DAYTONA BEACH, Fla. (Oct. 22, 2013) – Langley Speedway’s repaving last winter provided an added challenge for the 20 drivers participating in the 2013 NASCAR Drive for Diversity Combine. Not only did the already tough .4-mile oval get faster, it meant even the drivers who had previously competed in the Combine there faced new conditions.
The drivers passed that test Tuesday with flying colors.
After spending Monday at Hampton University with the fitness and iRacing evaluations, the drivers were eager to climb into one of three Late Models outfitted for the day-long practice session Tuesday. Each of the 20 drivers went out for individual sessions in the morning, and then returned to the car for longer single-car runs in the afternoon.
"It is a very demanding track," said Rev Racing CEO and owner Max Siegel. "We chose it initially so we can get a feel for the skills of the drivers. Our evaluation has expanded. We're giving them more seat time out there on the track. And just working here with the management at Langley Speedway and the NASCAR officials has been a great step for the program."
For many, like Paige Decker of Eagle River, Wis., it wasn’t just a new track, but a different car.
"I'm comfortable on this track, so it was really just learning how to ease into the gas," said Decker. "I'm used to driving a Super Late Model, so I'm trying to tone down my driving a lot for this kind of car."
Decker participated in the Combine last year. This year, her younger sister Claire and cousin Natalie also earned the opportunity to try out for the 2014 Rev Racing team.
"Coming in, I was way more confident and was able to tell my younger sister and cousin what to expect,” said Paige Decker. “They had a really good idea of what they were getting into, and I was expected to do so much better because I had been here before."
"I'm really happy with not only how I did but how my sister did. I really think the times are so close, but I really feel like we're there. I'm very happy and pleased with the results."
This is the third year the NASCAR Drive for Diversity program – created in 2004 and now executed by Rev Racing – has partnered with Langley. The NASCAR D4D program is designed to identify and train young female and diverse drivers at the grassroots level who demonstrate necessary talent to climb the ranks within the motorsport industries.
The drivers represent 12 U.S. states and Mexico and come from a wide array of racing experience.
Jay Beasley earned an invitation to the Combine after a 2013 season in which the Las Vegas driver won the Super Late Model championship at The Bullring At Las Vegas Motor Speedway and the NASCAR Whelen All-American Series Nevada championship in his first full season.
"This is an experience that's just mind-blowing for me," said Beasley. "I've been thinking about this my whole life. Coming to an event like this and being chosen just to try out for something like this means that other people trust me to represent them. It means a lot to me.
"It's a big opportunity. It's life changing."
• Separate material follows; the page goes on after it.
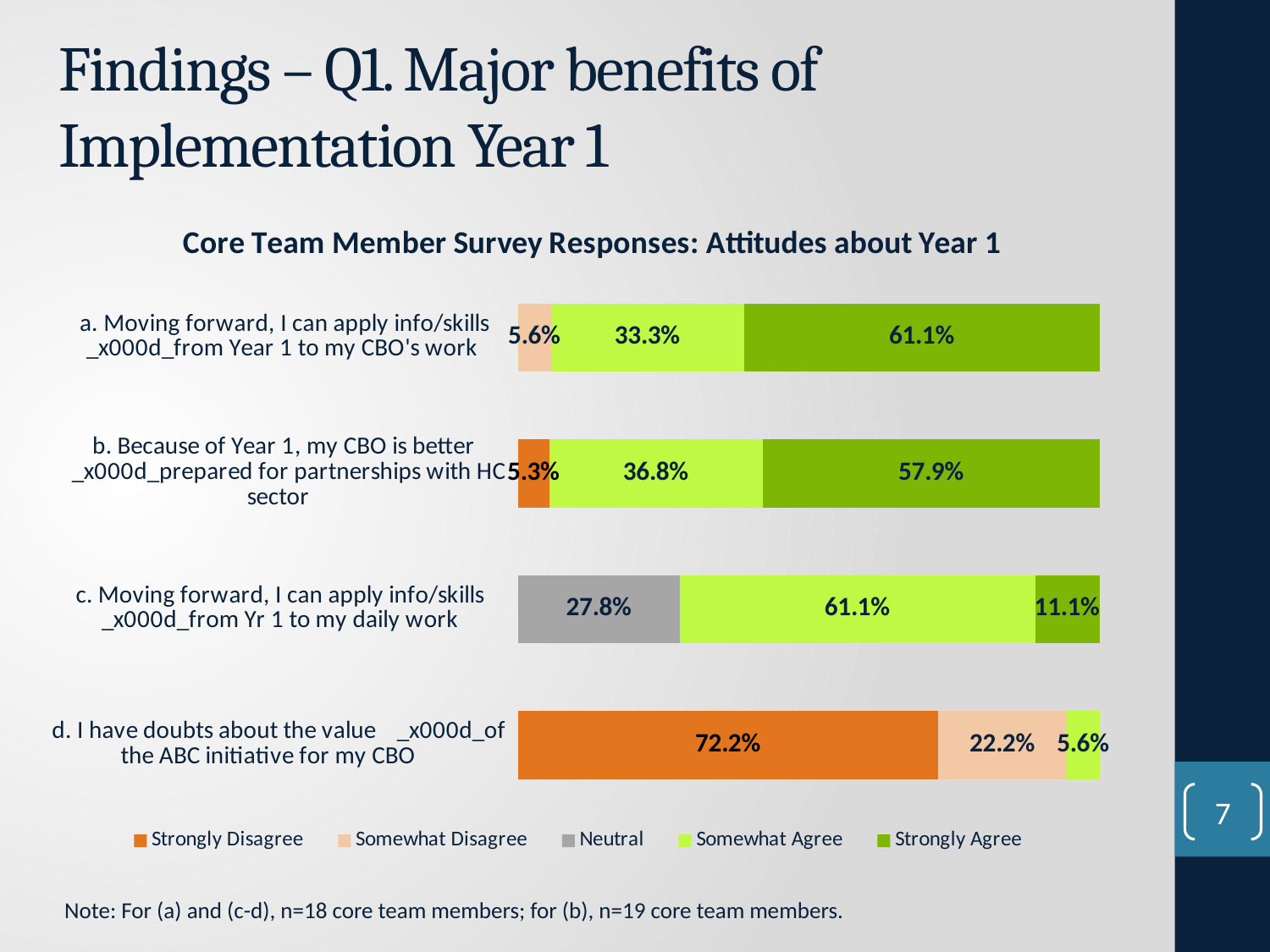
Which statement has the lowest Strongly Agree percentage among those with a Strongly Agree segment? c. Moving forward, I can apply info/skills from Yr 1 to my daily work Which statement has the highest Strongly Agree percentage? a. Moving forward, I can apply info/skills from Year 1 to my CBO's work How many series does the legend list? 5 What percentage of respondents strongly disagreed with statement (d), 'I have doubts about the value of the ABC initiative for my CBO'? 72.2% What is the title of the chart? Core Team Member Survey Responses: Attitudes about Year 1 What percentage of respondents somewhat agreed with statement (b), 'Because of Year 1, my CBO is better prepared for partnerships with HC sector'? 36.8% What percentage of respondents were neutral on statement (c), 'Moving forward, I can apply info/skills from Yr 1 to my daily work'? 27.8% How many statements (categories) are plotted in the chart? 4 What is the difference between the Strongly Agree percentages for statement (a) and statement (b)? 3.2% What percentage of respondents strongly agreed with statement (a), 'Moving forward, I can apply info/skills from Year 1 to my CBO's work'? 61.1% Which is larger: the Somewhat Agree percentage for statement (c) or the Strongly Disagree percentage for statement (d)? Strongly Disagree for statement (d) What type of chart is shown on the slide? Stacked bar chart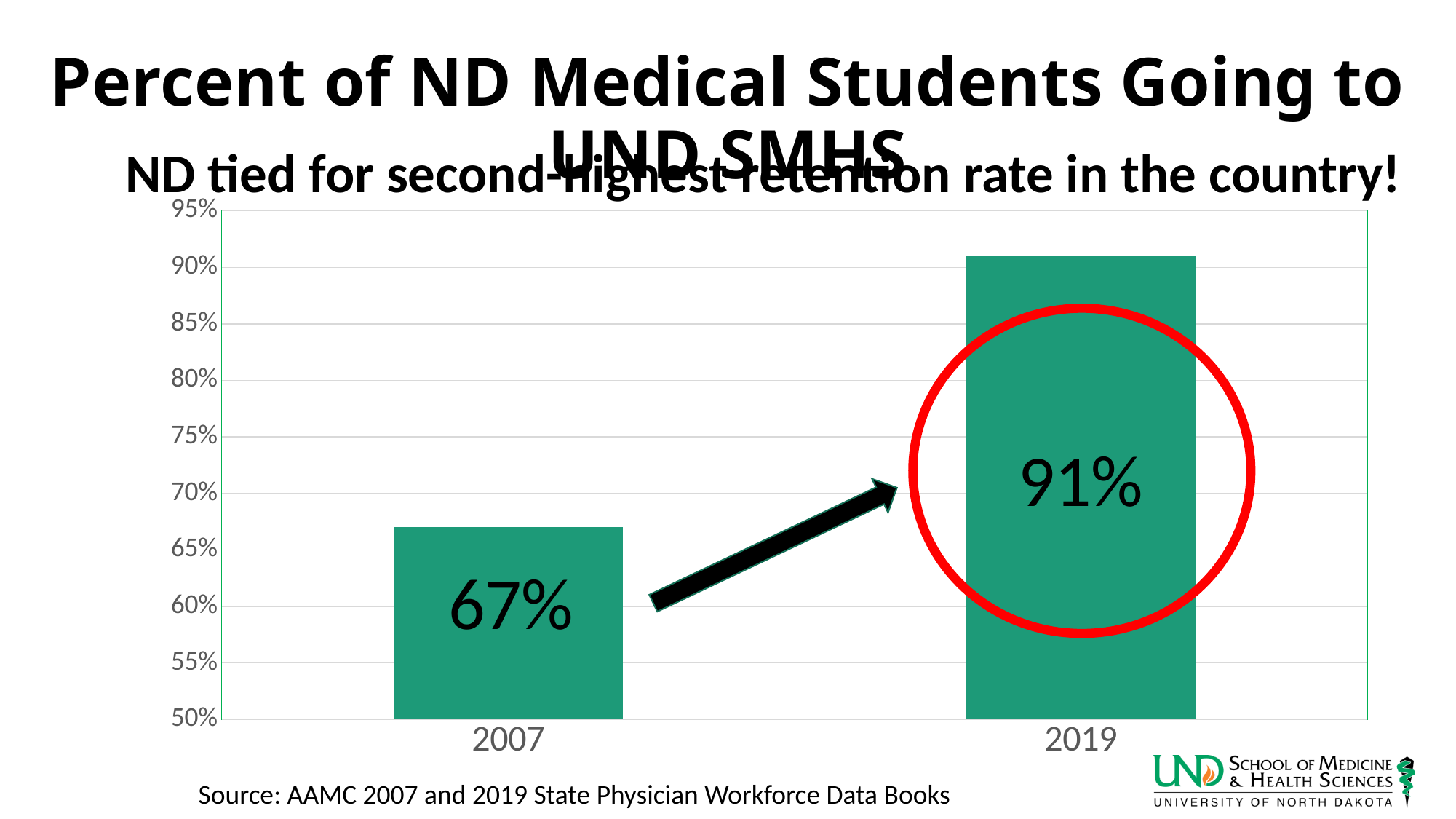
Is the value for 2019 greater or less than 90%? greater Do the values rise or fall from 2007 to 2019? rise What is the difference between the 2019 value and the 2007 value? 24% What is the value for 2007? 67% What is the value for 2019? 91% What colour are the bars in the chart? green Which year has the lower value? 2007 Is the value for 2007 greater or less than 70%? less How many bars are shown in the chart? 2 Which year has the higher value? 2019 What is the lowest value shown on the vertical axis? 50% What kind of chart is shown on the slide? bar chart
Jack Madrid knows what Beasley is talking about. The San Clemente, Calif., driver made the cut last year and spent this season running a Late Model for Rev Racing.
"It was a great year being with Rev Racing and the NASCAR Drive for Diversity program. I learned a lot and can't thank them enough," said Madrid. "This year we have a lot of great people out here testing at the Combine and definitely lit a little fire under me -- my seats on the line. These guys are getting the opportunity of a lifetime and should definitely be proud of themselves.”
Five different Rev Racing drivers have accounted for 12 wins in the NASCAR K&N Pro Series – NASCAR’s top touring series for drivers looking to make it to the national-series level – since Rev Racing began fielding cars for D4D in 2010. In addition, they’ve had a driver finish in the top three in points each of the four seasons.
This year, four drivers from the NASCAR Drive for Diversity program – Kyle Larson, Paulie Harraka, Darrell Wallace Jr., and Ryan Gifford – competed in an event in one of NASCAR’s three national series.
"This is the year we had the most applications, the talent pool is deeper than ever," said Siegel. "The success we've had with the program has generated more interest. And the immense amount of talent on the track today is the result."